One of its key proposals is to “reduce tariffs and para-tariffs for intermediate and capital goods in agriculture while lowering restrictions on services trade and foreign investment in enabling services.”
Although the recent budget proposes a tariff reduction from 11 percent to 3 percent or zero on many raw materials and semi-finished products for the industrial sector, effective rates of protection for the food processing sector remain over 200 percent making it impossible for an agro-based economy like Pakistan to compete in the global market.
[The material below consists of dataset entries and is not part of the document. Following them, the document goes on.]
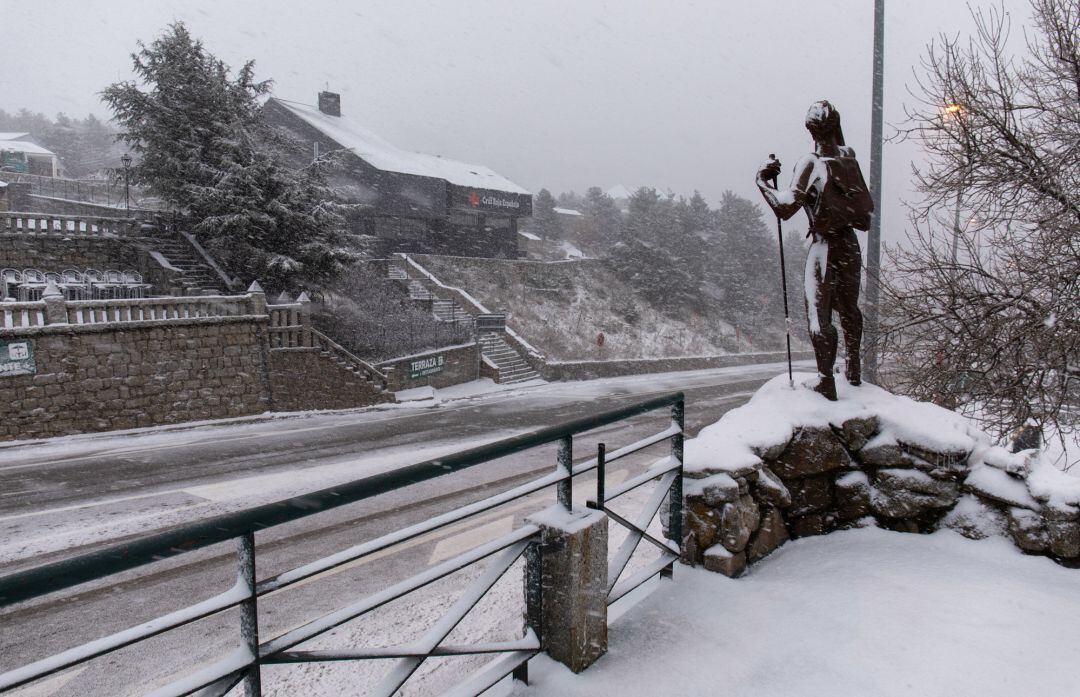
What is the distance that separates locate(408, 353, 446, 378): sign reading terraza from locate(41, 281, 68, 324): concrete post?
349 inches

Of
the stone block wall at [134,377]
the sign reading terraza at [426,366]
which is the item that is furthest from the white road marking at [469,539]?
the sign reading terraza at [426,366]

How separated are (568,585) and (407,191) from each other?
1446 inches

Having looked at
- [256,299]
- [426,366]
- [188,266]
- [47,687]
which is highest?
[188,266]

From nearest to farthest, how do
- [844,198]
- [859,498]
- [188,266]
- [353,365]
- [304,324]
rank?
[859,498] → [844,198] → [304,324] → [353,365] → [188,266]

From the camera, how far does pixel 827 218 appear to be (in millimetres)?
5504

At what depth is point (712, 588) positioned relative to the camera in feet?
14.3

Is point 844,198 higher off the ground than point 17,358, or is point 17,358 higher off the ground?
point 844,198

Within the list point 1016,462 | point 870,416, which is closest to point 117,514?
point 870,416

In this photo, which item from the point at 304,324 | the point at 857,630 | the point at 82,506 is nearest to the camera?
the point at 857,630

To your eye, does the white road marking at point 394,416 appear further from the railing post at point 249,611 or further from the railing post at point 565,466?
the railing post at point 249,611

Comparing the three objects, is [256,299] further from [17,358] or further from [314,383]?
[17,358]

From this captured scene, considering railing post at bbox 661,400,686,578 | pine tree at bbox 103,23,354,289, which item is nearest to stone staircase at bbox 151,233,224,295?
pine tree at bbox 103,23,354,289

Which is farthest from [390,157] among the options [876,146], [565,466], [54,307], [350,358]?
[565,466]

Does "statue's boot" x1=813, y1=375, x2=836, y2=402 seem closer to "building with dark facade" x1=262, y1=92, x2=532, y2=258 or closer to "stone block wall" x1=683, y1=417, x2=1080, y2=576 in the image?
"stone block wall" x1=683, y1=417, x2=1080, y2=576
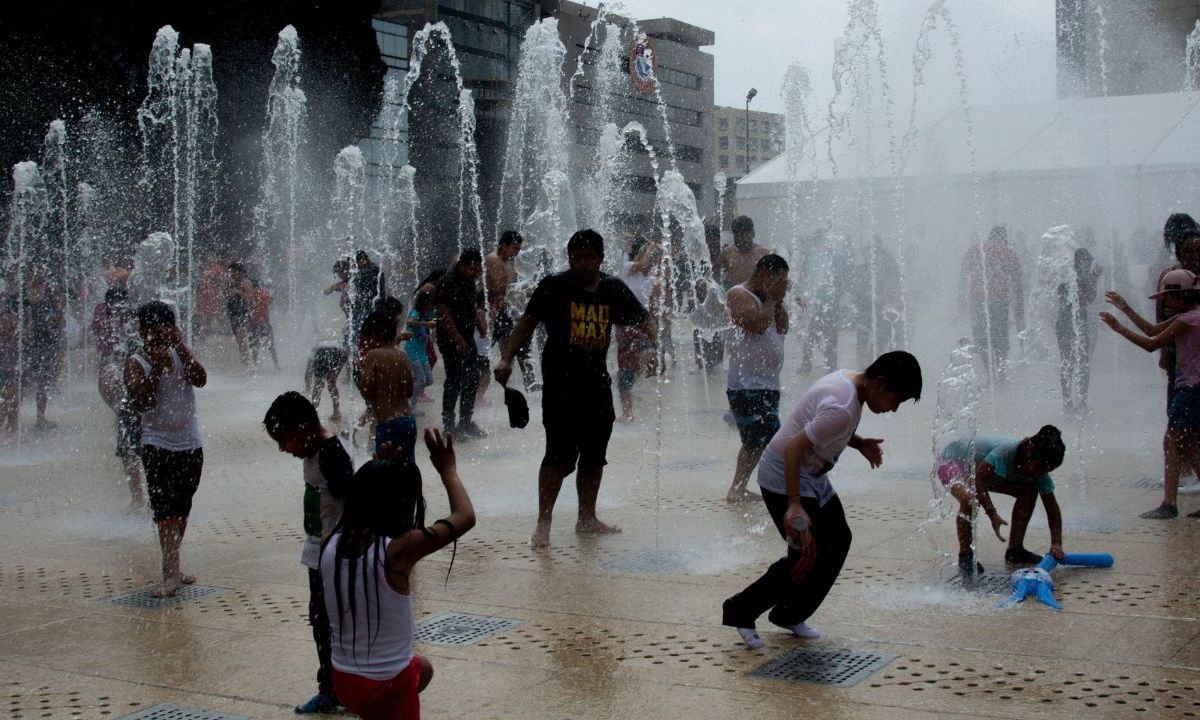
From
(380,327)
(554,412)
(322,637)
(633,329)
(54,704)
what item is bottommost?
(54,704)

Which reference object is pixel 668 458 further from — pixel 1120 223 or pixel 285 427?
pixel 1120 223

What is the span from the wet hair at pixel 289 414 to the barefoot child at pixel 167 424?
1.96 meters

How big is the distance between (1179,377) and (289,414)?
5.17m

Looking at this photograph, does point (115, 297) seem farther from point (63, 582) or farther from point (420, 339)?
point (63, 582)

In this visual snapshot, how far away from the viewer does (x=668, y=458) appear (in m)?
9.75

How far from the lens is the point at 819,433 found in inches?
181

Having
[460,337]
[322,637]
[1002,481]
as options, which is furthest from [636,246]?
[322,637]

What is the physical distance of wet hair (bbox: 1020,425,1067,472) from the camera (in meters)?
5.48

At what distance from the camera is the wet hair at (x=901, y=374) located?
4.54 m

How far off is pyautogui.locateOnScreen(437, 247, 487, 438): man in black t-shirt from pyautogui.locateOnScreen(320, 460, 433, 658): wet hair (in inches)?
284

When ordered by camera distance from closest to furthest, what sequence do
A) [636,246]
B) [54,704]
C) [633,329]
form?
1. [54,704]
2. [633,329]
3. [636,246]

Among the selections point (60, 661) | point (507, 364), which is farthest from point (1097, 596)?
point (60, 661)

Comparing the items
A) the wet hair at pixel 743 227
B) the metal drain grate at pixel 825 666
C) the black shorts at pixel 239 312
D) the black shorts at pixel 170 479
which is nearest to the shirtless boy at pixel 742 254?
the wet hair at pixel 743 227

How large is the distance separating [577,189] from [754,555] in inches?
2143
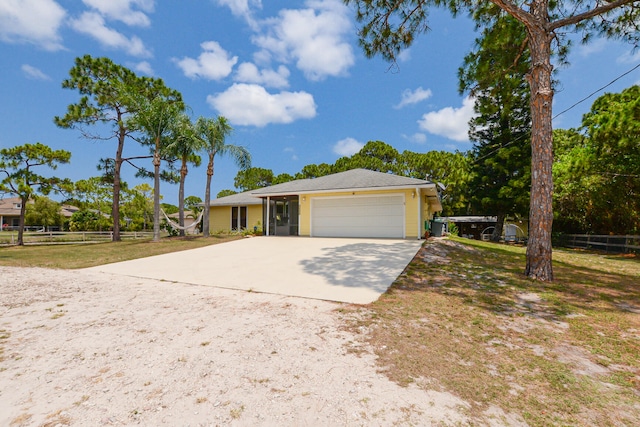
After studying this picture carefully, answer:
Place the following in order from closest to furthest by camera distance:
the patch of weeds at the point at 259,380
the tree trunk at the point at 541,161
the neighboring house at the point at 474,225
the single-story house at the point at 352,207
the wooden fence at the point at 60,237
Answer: the patch of weeds at the point at 259,380, the tree trunk at the point at 541,161, the single-story house at the point at 352,207, the wooden fence at the point at 60,237, the neighboring house at the point at 474,225

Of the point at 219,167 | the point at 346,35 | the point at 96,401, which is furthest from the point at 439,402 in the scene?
the point at 219,167

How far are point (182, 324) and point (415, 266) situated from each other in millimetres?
5496

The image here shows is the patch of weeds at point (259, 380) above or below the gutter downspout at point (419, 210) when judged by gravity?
below

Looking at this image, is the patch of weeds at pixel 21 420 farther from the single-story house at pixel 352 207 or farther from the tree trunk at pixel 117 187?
the tree trunk at pixel 117 187

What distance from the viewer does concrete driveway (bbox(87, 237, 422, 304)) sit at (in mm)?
5148

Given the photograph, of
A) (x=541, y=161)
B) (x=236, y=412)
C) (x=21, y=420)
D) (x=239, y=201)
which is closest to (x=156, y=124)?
(x=239, y=201)

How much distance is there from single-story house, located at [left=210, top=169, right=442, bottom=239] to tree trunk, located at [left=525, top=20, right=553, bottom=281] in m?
5.54

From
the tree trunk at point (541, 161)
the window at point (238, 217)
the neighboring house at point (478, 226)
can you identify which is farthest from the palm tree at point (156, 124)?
the neighboring house at point (478, 226)

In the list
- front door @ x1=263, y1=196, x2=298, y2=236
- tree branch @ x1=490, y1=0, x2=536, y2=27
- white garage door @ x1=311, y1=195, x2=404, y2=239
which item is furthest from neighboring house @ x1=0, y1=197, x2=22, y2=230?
tree branch @ x1=490, y1=0, x2=536, y2=27

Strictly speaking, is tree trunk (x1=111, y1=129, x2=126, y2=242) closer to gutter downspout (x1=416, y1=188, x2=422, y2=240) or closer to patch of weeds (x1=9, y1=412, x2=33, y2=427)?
gutter downspout (x1=416, y1=188, x2=422, y2=240)

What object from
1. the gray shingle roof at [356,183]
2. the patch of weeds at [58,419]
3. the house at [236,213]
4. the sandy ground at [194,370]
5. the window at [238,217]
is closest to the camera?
the patch of weeds at [58,419]

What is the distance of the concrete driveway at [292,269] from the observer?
16.9 feet

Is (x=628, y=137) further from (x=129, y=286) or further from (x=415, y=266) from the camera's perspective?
(x=129, y=286)

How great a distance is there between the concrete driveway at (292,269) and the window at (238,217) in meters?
9.33
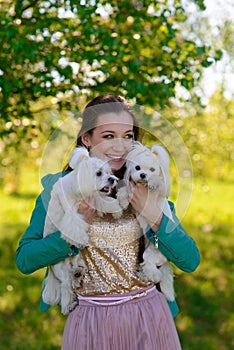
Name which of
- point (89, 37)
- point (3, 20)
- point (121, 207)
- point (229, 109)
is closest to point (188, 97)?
point (89, 37)

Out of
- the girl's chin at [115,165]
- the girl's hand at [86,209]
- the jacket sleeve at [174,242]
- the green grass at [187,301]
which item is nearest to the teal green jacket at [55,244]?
the jacket sleeve at [174,242]

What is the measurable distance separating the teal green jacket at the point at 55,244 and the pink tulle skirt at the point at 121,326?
8.3 inches

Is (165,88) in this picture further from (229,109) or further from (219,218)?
(219,218)

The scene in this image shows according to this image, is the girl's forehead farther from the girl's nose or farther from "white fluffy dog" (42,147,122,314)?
"white fluffy dog" (42,147,122,314)

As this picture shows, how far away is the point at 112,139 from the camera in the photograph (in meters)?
2.22

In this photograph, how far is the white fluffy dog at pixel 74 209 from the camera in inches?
80.8

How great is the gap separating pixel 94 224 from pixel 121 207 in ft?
0.42

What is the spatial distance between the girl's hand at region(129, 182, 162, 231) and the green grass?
2.41 m

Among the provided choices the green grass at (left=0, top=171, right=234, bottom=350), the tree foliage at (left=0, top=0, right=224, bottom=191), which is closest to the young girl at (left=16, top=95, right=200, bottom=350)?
the tree foliage at (left=0, top=0, right=224, bottom=191)

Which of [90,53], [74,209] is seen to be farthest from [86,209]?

Pakistan still maintains the third-highest average weighted tariff among the 68 countries having more than $20 billion annual exports.
In addition to easing import restrictions, the World Bank report recommends “minimizing the time, cost, and documentation required to process imports and exports at Pakistan’s borders; negotiate terms in the China–Pakistan Free Trade Agreement that secure increased preferences for high-potential products from Pakistan in sectors such as textiles, vegetable products, and raw hides and skins; redesigning import duty suspension and refund programs to provide apparel exporters with access to high-quality inputs— particularly synthetic fibers— at world prices.”
It also proposes that the government should help exporters harness the potential of online marketing platforms by leveraging artificial intelligence and big data.
Pakistan needs to accelerate the steps being taken toward comprehensive trade reforms simultaneously and urgently, keeping in mind their interconnectedness, if it is to leverage its inherent strategic advantages, such as potential access to over $2 trillion import market as a result of the China-Pakistan Economic Corridor as well as proximity to Central Asia and Middle East; readily available raw materials for manufacturing items; and a large domestic market and human resource base.
By doing so, it can become the preferred destination of efficiency-seeking investment that converts the government’s policy initiative of ‘Make in Pakistan’ into a reality by enabling Pakistani industries to sell to the world. This in turn will help revive economic growth and boost employment prospects of its youthful and aspiring population.